BANK HOLIDAY FUN AND GAMES: The Bank Holiday Monday fete held outside Iden Church was all fun and games, and very much enjoyed by people of all ages, who wandered from stall to stall taking part, then into The Old Hall for tea. I’ve never seen so many cakes. Many thanks to all who donated the gingerbreads and the lemon drizzles, the meringues, the raspberry shortcakes and the myriad of choice. ‘Hook A Duck’, ‘lucky ladder, hoop La, ‘Splat A Rat’ etc, a raffle, a Pimms stall and a prize for the biggest vegetable kept young and old amused. A big thank you goes to the church flower- group, who provided a lovely show of summer flowers in the church. Thanks to all the many helpers, and particularly to Paula Riley and Glenn Wassall who worked very hard arranging the fete, providing enjoyment for all.

A DATE FOR THE DIARY: There will be Bingo at Iden Bowls Club on 21st September [6.30pm for 7pm] All are welcome.

AFTERNOON TEA ON SUNDAY 23RD SEPTEMBER: There will be a tea at Iden Bowls Club in aid of breast cancer. Everyone in the Rye area is welcome for tea, coffee, cake, a raffle and tombola, and a good chat [23rd September from 2pm-5pm.] in Iden Bowls Club [opposite The Bell Inn.]

THE NEW RYE ANCIENT TRAILS 30K RACE: On Sunday 9th September, at 9.30am, the town crier will start the above race outside The George Inn, Rye. The race is organised jointly by ‘Nice Work’, local race management company, and Rye runners, with sponsorship by The George Inn, for the Oliver Curd Trust, [charity number 1124648]. The race will envelop local Norman churches including Iden church plus wonderful scenery and terrain. This is a new race with a 15k, or 30k option, both beginning and ending at ‘The George Inn.’ Along the way will be stations for drinks for the runners, and some quirky, festive food for spectators, including our own AJ at ‘The Bell Inn’ who will provide a South African delicacy called Biltong.

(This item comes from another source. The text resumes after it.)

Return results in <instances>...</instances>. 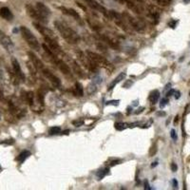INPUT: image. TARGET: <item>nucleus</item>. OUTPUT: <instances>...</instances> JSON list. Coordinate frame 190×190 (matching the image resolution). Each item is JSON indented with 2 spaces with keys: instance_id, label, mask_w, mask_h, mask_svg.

For information ring Rachael Wood [telephone 01797 229955], or online info from Runners can sign up online at, or on the day at race HQ, behind Rye Sports Centre.

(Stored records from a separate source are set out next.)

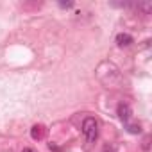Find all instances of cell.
I'll list each match as a JSON object with an SVG mask.
<instances>
[{"instance_id":"cell-1","label":"cell","mask_w":152,"mask_h":152,"mask_svg":"<svg viewBox=\"0 0 152 152\" xmlns=\"http://www.w3.org/2000/svg\"><path fill=\"white\" fill-rule=\"evenodd\" d=\"M83 134L86 138L88 143H95L97 138H99V122L93 118V116H86L83 120Z\"/></svg>"},{"instance_id":"cell-2","label":"cell","mask_w":152,"mask_h":152,"mask_svg":"<svg viewBox=\"0 0 152 152\" xmlns=\"http://www.w3.org/2000/svg\"><path fill=\"white\" fill-rule=\"evenodd\" d=\"M116 115L118 118L124 122V124H131V116H132V111H131V106L127 102H120L118 107H116Z\"/></svg>"},{"instance_id":"cell-3","label":"cell","mask_w":152,"mask_h":152,"mask_svg":"<svg viewBox=\"0 0 152 152\" xmlns=\"http://www.w3.org/2000/svg\"><path fill=\"white\" fill-rule=\"evenodd\" d=\"M115 41H116V45H118V47H129V45H132V43H134L132 36H131V34H127V32H120V34H116Z\"/></svg>"},{"instance_id":"cell-4","label":"cell","mask_w":152,"mask_h":152,"mask_svg":"<svg viewBox=\"0 0 152 152\" xmlns=\"http://www.w3.org/2000/svg\"><path fill=\"white\" fill-rule=\"evenodd\" d=\"M43 134H45V127H43V125H34V127L31 129V136H32L34 140H41Z\"/></svg>"},{"instance_id":"cell-5","label":"cell","mask_w":152,"mask_h":152,"mask_svg":"<svg viewBox=\"0 0 152 152\" xmlns=\"http://www.w3.org/2000/svg\"><path fill=\"white\" fill-rule=\"evenodd\" d=\"M125 127H127V131H129L131 134H138V132L141 131V127L136 125V124H125Z\"/></svg>"},{"instance_id":"cell-6","label":"cell","mask_w":152,"mask_h":152,"mask_svg":"<svg viewBox=\"0 0 152 152\" xmlns=\"http://www.w3.org/2000/svg\"><path fill=\"white\" fill-rule=\"evenodd\" d=\"M59 6L63 9H70V7H73V2H59Z\"/></svg>"},{"instance_id":"cell-7","label":"cell","mask_w":152,"mask_h":152,"mask_svg":"<svg viewBox=\"0 0 152 152\" xmlns=\"http://www.w3.org/2000/svg\"><path fill=\"white\" fill-rule=\"evenodd\" d=\"M48 148H50V150H56V152H59V150H61V148H59V147H56V145H52V143H50V145H48Z\"/></svg>"},{"instance_id":"cell-8","label":"cell","mask_w":152,"mask_h":152,"mask_svg":"<svg viewBox=\"0 0 152 152\" xmlns=\"http://www.w3.org/2000/svg\"><path fill=\"white\" fill-rule=\"evenodd\" d=\"M104 152H116V150H115V147H109V145H107V147L104 148Z\"/></svg>"},{"instance_id":"cell-9","label":"cell","mask_w":152,"mask_h":152,"mask_svg":"<svg viewBox=\"0 0 152 152\" xmlns=\"http://www.w3.org/2000/svg\"><path fill=\"white\" fill-rule=\"evenodd\" d=\"M22 152H36V150H34V148H29V147H27V148H23Z\"/></svg>"}]
</instances>
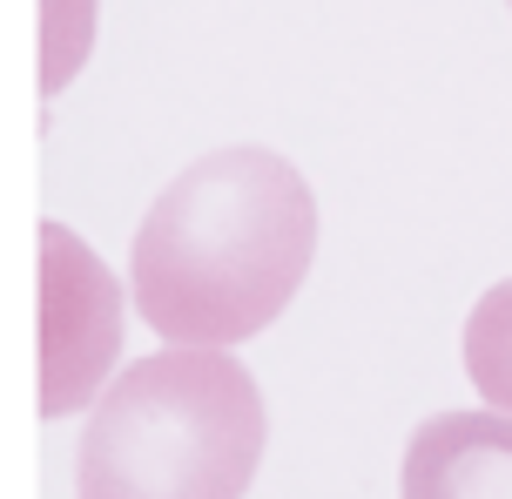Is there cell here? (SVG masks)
I'll return each instance as SVG.
<instances>
[{"instance_id":"6","label":"cell","mask_w":512,"mask_h":499,"mask_svg":"<svg viewBox=\"0 0 512 499\" xmlns=\"http://www.w3.org/2000/svg\"><path fill=\"white\" fill-rule=\"evenodd\" d=\"M506 7H512V0H506Z\"/></svg>"},{"instance_id":"2","label":"cell","mask_w":512,"mask_h":499,"mask_svg":"<svg viewBox=\"0 0 512 499\" xmlns=\"http://www.w3.org/2000/svg\"><path fill=\"white\" fill-rule=\"evenodd\" d=\"M263 432V392L223 344L155 351L88 412L75 499H243Z\"/></svg>"},{"instance_id":"4","label":"cell","mask_w":512,"mask_h":499,"mask_svg":"<svg viewBox=\"0 0 512 499\" xmlns=\"http://www.w3.org/2000/svg\"><path fill=\"white\" fill-rule=\"evenodd\" d=\"M398 499H512V412H438L411 432Z\"/></svg>"},{"instance_id":"3","label":"cell","mask_w":512,"mask_h":499,"mask_svg":"<svg viewBox=\"0 0 512 499\" xmlns=\"http://www.w3.org/2000/svg\"><path fill=\"white\" fill-rule=\"evenodd\" d=\"M115 351H122V290L108 263L68 223H41V412L48 419L81 412Z\"/></svg>"},{"instance_id":"5","label":"cell","mask_w":512,"mask_h":499,"mask_svg":"<svg viewBox=\"0 0 512 499\" xmlns=\"http://www.w3.org/2000/svg\"><path fill=\"white\" fill-rule=\"evenodd\" d=\"M465 378L486 392V405L512 412V277L492 284L465 317Z\"/></svg>"},{"instance_id":"1","label":"cell","mask_w":512,"mask_h":499,"mask_svg":"<svg viewBox=\"0 0 512 499\" xmlns=\"http://www.w3.org/2000/svg\"><path fill=\"white\" fill-rule=\"evenodd\" d=\"M317 257V196L277 149H216L162 189L135 230L128 284L155 338L243 344L270 331Z\"/></svg>"}]
</instances>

RYE ON THE NEWS: Did you see St Mary’s church and the Kino on the news a week ago? The Jazz festival brought a host of people out into Rye streets. I like Jazz don’t you? There is such an airy-fairy allowability about the way it goes off at a tangent whichever way a person chooses to sing or play it. Joan Armatrading in St Mary’s church, how great was that? Rye is so spiritual and quirky, so much history in its wake. The good thing is that it probably won’t change. How can it? It’s narrow and cobbled and there is little room for garages and extra buildings. It still belongs to the horse and cart era, a nightmare for today’s dust carts and ambulances, but staunchly quaint and historic. The trendy, arty shops and galleries are at odds with its old- world surroundings which is exactly what makes it special. Exciting to see it show-cased on TV.